Lesetext:
· · · · ·

Normgerechte Errichtung von Ladeinfrastruktur

Inhaltsverzeichnis [anzeigen]

Dieser Artikel soll einen Überblick über die notwendigen Vorkehrungen und Sicherheitsmaßnahmen für Ladepunkte von Elektrofahrzeuge geben.

Grundsätzlich gilt: Ladepunkte für Elektrofahrzeuge müssen normgerecht von einem Elektroinstallateur errichtet werden.

Fehlerstrom-Schutzeinrichtungen (RCD / FI)

Hintergrund

Beim üblichen Netzanschluss (TN-Netz bzw. genauer TN-C-S-Netz) übernimmt für jeden Stromkreis ein Leitungsschutzschalter LS, umgangssprachlich Sicherungsautomat oder kurz Sicherung genannt, den Schutz der Leitungen vor Überlast und Kurzschluss sowie den Schutz vor Isolationsfehlern.

· · · · ·

Aufgaben:
(a) Von wem müssen Ladepunkte für Elektrofahrzeuge laut dem Lesetext errichtet werden?
(b) Führe den Lesetext über Ladeinfrastruktur nach seinem letzten Satz fort.
Das Material spielt dafür keine Rolle.

Gezeigte Daten:
· · · · ·

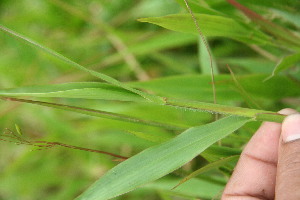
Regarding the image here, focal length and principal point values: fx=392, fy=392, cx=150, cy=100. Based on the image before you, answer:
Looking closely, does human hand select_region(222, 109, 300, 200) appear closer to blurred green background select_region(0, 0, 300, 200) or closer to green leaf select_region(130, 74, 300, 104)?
green leaf select_region(130, 74, 300, 104)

· · · · ·

Lösungen:
(a) Von einem Elektroinstallateur, und zwar normgerecht.

(b)
(laut VDE 0100-410:2007-06 – Die Sicherheitsgrundnorm hinsichtlich des Schutzes gegen elektrischen Schlag für die Erarbeitung von Errichtungsnormen)

Beim Laden wird das Auto mit dem Stromnetz verbunden, als Schutz vor Isolationsfehlern wird dann ein Schutzleiter verwendet welcher mit der leitfähigen Karosserie verbunden ist. (Siehe: Schutzklasse I)
Bei einem Isolationsfehler fließt dann ein großer Strom im Schutzleiter, wodurch der LS schnell genug auslöst, um einen Menschen vor einem lebensgefährlichen Stromschlag zu schützen. (Geforderte Ausschaltzeit im TN-Netz <0,4 Sekunden)
Zusätzlich kommuniziert jedes Elektroauto mit dem Ladekontroller (=EVSE). Dadurch wird das Ladekabel erst nach dem Anstecken und nach einer Schutzleiterüberprüfung unter Spannung gesetzt. Umgekehrt wird bei einer Schutzleiterunterbrechung das Ladekabel spannungsfrei geschaltet. Elektroautos und Ladelösungen müssen diese international geltenden Normen erfüllen bevor sie zugelassen werden.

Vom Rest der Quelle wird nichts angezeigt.